In  UNIX & Linux, there is a superuser account named root. This is equivalent of Administrator in Windows. The superuser  has privileges to do anything and everything, and thus  using this superuser status to do daily can be dangerous. As root you could type a command incorrectly and destroy the system e.g rm -f  * .  Because of this reason it is better to do day to day work, as a normal user with limited privileges and use a special command sudo to run the task which require superuser privileges.

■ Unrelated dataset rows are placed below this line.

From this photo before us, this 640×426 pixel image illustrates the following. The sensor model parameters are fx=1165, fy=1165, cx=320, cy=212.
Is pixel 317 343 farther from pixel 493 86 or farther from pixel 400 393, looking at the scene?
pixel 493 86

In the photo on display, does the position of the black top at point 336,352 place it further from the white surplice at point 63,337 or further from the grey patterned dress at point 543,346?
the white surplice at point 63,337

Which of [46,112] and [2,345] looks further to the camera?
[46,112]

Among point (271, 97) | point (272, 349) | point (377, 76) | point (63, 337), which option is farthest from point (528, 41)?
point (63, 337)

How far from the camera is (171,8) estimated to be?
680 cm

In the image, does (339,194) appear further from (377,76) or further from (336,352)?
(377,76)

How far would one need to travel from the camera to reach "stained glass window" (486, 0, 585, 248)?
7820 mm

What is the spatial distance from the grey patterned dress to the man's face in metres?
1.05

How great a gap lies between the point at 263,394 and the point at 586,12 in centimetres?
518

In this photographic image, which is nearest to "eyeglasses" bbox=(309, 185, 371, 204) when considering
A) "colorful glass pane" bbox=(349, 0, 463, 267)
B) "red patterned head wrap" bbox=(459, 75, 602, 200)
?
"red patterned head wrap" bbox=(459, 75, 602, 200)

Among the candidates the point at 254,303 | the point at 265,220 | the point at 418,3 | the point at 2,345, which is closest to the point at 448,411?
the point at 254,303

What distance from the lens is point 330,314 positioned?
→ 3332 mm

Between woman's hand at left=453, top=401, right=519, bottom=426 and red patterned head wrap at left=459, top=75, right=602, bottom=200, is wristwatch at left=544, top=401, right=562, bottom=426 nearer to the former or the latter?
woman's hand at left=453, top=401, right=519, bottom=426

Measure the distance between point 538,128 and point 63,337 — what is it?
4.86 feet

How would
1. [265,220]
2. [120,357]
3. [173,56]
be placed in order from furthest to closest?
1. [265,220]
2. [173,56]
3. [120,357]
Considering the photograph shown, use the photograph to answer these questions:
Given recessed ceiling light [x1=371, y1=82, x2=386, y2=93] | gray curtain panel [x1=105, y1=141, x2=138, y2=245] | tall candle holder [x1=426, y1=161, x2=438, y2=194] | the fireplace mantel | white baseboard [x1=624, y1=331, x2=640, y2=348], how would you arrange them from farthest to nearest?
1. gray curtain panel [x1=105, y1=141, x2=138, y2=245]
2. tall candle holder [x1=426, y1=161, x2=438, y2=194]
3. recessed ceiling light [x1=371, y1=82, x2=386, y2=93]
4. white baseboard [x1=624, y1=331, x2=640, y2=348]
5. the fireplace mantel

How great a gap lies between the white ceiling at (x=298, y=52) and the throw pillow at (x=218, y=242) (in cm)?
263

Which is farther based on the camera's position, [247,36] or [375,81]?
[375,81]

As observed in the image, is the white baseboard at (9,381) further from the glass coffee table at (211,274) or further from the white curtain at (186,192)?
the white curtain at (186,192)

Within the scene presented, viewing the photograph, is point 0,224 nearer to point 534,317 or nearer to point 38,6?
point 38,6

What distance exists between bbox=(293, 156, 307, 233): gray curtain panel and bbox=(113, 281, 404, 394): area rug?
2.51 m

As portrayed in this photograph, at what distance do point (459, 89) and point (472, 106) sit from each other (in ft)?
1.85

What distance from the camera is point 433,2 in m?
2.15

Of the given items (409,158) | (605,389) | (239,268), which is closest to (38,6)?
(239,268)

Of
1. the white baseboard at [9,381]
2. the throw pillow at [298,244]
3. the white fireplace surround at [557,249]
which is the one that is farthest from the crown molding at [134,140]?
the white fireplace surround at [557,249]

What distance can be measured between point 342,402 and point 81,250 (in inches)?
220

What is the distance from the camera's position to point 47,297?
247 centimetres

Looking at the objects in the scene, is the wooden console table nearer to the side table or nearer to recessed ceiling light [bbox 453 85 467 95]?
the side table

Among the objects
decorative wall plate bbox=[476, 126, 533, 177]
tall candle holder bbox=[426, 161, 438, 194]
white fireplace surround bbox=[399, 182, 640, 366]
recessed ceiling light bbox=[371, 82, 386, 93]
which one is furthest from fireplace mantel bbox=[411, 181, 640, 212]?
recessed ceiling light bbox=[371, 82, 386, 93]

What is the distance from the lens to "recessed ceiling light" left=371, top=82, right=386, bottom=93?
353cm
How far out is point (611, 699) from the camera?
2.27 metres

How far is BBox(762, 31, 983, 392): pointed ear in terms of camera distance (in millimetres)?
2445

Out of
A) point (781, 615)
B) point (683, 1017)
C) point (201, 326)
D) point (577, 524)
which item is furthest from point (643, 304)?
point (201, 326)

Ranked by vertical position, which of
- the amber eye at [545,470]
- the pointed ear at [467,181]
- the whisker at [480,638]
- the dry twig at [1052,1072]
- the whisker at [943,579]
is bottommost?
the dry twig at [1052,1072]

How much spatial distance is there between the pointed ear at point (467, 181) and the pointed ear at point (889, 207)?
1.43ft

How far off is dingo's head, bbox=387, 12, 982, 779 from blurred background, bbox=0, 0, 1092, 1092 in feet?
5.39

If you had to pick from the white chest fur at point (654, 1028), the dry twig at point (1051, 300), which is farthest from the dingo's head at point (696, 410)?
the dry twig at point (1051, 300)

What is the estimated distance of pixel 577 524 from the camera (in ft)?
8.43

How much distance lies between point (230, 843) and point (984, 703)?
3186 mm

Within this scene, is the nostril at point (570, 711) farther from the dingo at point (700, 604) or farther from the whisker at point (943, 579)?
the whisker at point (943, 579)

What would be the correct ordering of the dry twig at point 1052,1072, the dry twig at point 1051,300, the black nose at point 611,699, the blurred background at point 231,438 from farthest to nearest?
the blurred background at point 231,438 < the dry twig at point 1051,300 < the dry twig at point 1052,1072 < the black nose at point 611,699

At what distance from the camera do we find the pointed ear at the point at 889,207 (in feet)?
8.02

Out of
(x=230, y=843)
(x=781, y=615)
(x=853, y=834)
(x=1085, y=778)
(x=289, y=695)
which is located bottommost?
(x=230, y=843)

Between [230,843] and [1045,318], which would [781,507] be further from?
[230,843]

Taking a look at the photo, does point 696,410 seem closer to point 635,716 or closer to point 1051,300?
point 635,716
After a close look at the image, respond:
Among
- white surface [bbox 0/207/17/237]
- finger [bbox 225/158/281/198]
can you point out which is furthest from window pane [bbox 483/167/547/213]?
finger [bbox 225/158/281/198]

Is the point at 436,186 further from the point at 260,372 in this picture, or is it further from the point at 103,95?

While installing Ubuntu, the installation program doesn't ask for the root account and by default the root account password is locked. Due to this reason you can not login as root directly or use the substitute user su command. However it is possible to run the tasks that require superuser privileges with sudo command as the the root account still exists physically. This allows normal user to run the certain tasks that require root privileges without knowing the root password. Sudo commands also needs a password which is your normal user account password and not the root password.

But some  system administrators  feel  that they should always have a proper access to the super user account. They feel uncomfortable if they do not have proper access to the root account.

You can enable the root account password by using sudo. All one needs to do is to log on to Ubuntu as normal user and give the following command,

sudo passwd

At first you will be asked for your normal user password and then the new password for the root account. After typing the new root account password your root account password gets activated. Now with this new root account password you can directly log on to Ubuntu as a root user and become a superuser.